Directions for this task:
The answer must consist solely of the lines from the one containing "scientific name: Loxodonta africana" to the end of the entries below, repeated exactly.

Provided information:
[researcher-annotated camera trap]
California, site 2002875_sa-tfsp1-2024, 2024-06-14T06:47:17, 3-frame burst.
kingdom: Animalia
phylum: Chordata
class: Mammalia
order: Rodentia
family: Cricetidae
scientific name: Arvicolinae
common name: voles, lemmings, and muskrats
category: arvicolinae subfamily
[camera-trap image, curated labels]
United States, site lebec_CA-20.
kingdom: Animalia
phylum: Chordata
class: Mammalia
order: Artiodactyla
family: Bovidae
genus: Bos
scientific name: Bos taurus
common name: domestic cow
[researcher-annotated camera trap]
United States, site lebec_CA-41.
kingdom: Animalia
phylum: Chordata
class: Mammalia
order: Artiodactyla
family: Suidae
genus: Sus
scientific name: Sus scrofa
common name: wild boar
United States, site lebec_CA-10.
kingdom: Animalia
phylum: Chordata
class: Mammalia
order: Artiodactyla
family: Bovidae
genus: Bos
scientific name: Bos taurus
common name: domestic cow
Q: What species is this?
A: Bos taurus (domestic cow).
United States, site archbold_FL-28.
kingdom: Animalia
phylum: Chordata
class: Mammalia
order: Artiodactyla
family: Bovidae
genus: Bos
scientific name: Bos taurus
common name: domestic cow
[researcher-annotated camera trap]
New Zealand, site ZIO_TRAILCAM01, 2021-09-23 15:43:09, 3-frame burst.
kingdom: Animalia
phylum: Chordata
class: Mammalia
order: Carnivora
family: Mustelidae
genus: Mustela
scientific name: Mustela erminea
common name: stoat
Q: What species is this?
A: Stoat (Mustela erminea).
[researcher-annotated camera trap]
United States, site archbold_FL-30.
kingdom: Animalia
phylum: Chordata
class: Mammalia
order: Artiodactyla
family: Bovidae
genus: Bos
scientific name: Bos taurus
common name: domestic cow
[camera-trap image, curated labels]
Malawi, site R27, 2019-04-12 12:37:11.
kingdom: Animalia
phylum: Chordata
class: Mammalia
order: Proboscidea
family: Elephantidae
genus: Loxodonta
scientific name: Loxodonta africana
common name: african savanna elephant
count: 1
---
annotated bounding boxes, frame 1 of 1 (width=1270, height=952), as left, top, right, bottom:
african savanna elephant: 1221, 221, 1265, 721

Solution for this problem:
scientific name: Loxodonta africana
common name: african savanna elephant
count: 1
---
annotated bounding boxes, frame 1 of 1 (width=1270, height=952), as left, top, right, bottom:
african savanna elephant: 1221, 221, 1265, 721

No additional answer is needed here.